**READING PASSAGE**:
The co-owner of an Auckland shopping mall is raging at the "naïve" Government for continuing lockdown restrictions on retailers despite some 400,000 workers returning under COVID-19 alert level 3.
Dallas Pendergrast, who co-owns Glenfield Mall on Auckland's North Shore with her husband Ross, told the Epidemic Response Committee that forcing their tenants to endure another two weeks of lockdown is "unacceptable".
"This will cause many of them to fail and at the same time push them to the point where they can no longer contain the significant amount of stress that comes when people are put into situations that are out of their control."
Pendergrast said she and her husband have halved the rent and operating expenditure for their tenants to assist them, forcing them to dip into their own savings.
"Our Prime Minister is asking landlords to show compassion. We're already doing that. We're already trying hard to support our tenants in every way," Pendergrast told the committee.

Dataset entries:
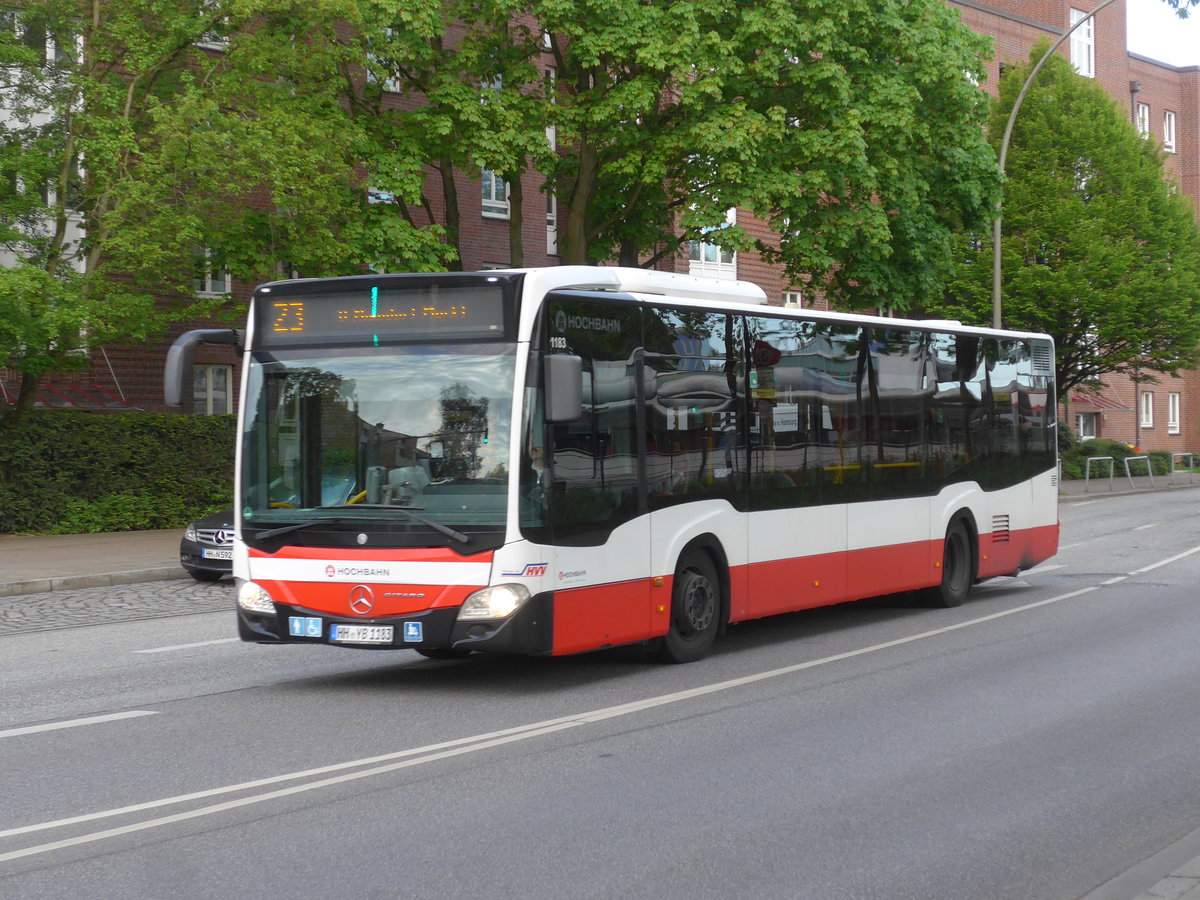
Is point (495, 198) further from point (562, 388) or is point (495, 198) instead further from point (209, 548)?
point (562, 388)

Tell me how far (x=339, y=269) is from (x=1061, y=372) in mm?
25786

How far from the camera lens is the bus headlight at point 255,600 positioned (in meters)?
9.65

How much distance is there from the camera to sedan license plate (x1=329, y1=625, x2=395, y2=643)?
9250mm

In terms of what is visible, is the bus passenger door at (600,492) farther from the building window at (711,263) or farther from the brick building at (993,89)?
the building window at (711,263)

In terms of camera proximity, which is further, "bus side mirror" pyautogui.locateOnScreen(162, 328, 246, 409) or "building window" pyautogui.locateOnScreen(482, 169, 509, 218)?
"building window" pyautogui.locateOnScreen(482, 169, 509, 218)

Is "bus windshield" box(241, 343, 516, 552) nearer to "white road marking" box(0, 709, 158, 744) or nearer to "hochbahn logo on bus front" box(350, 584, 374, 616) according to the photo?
"hochbahn logo on bus front" box(350, 584, 374, 616)

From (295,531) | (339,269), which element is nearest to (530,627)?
(295,531)

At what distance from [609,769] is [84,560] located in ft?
49.9

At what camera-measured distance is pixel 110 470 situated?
25766 mm

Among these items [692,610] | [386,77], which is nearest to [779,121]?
[386,77]

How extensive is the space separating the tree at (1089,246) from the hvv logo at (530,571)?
1288 inches

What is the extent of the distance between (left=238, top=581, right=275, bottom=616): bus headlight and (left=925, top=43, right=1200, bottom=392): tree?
32864 millimetres

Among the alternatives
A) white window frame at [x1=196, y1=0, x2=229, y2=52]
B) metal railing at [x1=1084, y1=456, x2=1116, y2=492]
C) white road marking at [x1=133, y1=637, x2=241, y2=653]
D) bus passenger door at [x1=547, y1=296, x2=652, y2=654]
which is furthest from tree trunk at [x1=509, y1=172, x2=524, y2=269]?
metal railing at [x1=1084, y1=456, x2=1116, y2=492]

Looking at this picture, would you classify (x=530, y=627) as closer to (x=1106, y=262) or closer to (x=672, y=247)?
(x=672, y=247)
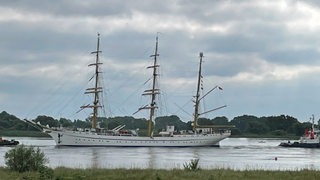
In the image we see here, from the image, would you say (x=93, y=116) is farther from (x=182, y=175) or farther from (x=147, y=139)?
(x=182, y=175)

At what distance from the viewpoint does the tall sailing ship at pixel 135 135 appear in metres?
132

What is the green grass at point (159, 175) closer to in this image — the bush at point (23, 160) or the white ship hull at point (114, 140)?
the bush at point (23, 160)

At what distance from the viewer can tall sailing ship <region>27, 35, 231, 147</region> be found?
433 ft

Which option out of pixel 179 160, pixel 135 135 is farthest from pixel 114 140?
pixel 179 160

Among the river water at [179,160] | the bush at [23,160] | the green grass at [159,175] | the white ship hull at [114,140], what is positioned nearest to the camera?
the green grass at [159,175]

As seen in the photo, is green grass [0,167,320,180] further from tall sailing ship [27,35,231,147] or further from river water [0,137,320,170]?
tall sailing ship [27,35,231,147]

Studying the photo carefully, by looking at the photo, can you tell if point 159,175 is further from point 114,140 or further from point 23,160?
point 114,140

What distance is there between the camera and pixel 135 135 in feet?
451

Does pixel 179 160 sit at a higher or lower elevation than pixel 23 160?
lower

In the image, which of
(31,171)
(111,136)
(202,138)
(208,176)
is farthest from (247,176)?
(202,138)

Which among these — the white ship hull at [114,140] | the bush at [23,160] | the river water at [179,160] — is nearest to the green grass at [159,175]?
the bush at [23,160]

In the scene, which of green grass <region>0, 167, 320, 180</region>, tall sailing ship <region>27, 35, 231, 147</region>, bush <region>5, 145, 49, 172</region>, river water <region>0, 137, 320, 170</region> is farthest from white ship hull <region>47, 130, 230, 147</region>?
green grass <region>0, 167, 320, 180</region>

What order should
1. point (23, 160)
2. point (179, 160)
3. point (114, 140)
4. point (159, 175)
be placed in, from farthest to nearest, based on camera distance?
point (114, 140) < point (179, 160) < point (23, 160) < point (159, 175)

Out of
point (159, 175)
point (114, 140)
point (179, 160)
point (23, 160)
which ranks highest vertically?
point (114, 140)
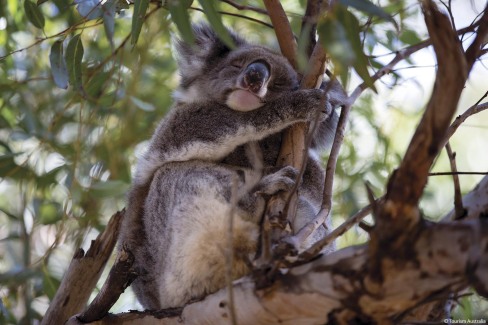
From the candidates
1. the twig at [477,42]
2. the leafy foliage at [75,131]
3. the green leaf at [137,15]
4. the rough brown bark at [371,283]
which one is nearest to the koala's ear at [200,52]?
the leafy foliage at [75,131]

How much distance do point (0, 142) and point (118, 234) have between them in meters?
1.07

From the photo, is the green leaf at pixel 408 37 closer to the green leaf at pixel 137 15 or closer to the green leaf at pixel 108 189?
the green leaf at pixel 137 15

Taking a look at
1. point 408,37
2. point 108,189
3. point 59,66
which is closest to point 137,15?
point 59,66

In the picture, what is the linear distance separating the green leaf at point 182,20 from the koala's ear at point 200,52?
1005mm

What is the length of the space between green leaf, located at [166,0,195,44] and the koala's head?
25.8 inches

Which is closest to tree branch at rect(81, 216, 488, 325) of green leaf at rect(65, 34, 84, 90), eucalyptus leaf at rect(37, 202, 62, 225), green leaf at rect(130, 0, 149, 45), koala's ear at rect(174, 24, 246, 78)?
green leaf at rect(130, 0, 149, 45)

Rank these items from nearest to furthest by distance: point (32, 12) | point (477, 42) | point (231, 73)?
point (477, 42) < point (32, 12) < point (231, 73)

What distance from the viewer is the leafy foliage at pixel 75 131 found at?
2879mm

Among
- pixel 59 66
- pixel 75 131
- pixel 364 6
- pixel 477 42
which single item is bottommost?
pixel 477 42

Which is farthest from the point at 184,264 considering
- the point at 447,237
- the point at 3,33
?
the point at 3,33

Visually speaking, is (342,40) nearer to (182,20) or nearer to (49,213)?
(182,20)

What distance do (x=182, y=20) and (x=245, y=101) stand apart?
0.68m

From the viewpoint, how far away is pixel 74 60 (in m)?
2.45

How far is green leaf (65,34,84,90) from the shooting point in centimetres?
244
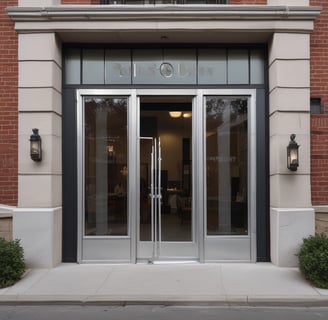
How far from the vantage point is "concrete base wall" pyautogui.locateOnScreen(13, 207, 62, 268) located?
8453mm

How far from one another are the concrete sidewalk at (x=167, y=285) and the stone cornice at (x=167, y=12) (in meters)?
4.83

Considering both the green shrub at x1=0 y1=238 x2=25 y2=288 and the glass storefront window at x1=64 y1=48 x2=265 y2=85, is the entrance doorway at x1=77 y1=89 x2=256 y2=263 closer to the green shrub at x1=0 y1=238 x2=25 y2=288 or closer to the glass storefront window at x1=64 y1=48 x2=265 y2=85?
the glass storefront window at x1=64 y1=48 x2=265 y2=85

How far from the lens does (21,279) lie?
7730 mm

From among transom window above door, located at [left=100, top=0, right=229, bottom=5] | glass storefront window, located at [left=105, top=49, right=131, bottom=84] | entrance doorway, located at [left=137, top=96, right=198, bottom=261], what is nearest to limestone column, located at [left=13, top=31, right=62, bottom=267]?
glass storefront window, located at [left=105, top=49, right=131, bottom=84]

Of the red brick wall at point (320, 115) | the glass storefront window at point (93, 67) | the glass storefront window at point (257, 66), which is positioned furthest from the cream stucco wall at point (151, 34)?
the glass storefront window at point (93, 67)

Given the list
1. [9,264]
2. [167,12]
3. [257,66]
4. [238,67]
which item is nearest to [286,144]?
[257,66]

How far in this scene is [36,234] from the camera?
8453 millimetres

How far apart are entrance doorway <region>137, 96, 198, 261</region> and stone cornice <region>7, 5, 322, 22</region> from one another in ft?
5.60

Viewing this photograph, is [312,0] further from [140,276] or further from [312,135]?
[140,276]

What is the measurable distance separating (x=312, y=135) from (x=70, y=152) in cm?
495

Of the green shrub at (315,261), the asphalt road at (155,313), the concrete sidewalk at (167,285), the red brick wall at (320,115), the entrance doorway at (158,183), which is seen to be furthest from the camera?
the entrance doorway at (158,183)

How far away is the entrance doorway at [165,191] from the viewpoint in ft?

**REQUIRED WORK**:
Answer these questions about the text on the Glenfield Mall co-owner:
1. Roughly how many workers were returning under COVID-19 alert level 3?
2. Which committee did Dallas Pendergrast speak to?
3. What did she and her husband do to the rent and operating expenditure for their tenants?

**ANSWER TO THE PROBLEM**:
1. Some 400,000.
2. The Epidemic Response Committee.
3. They halved it.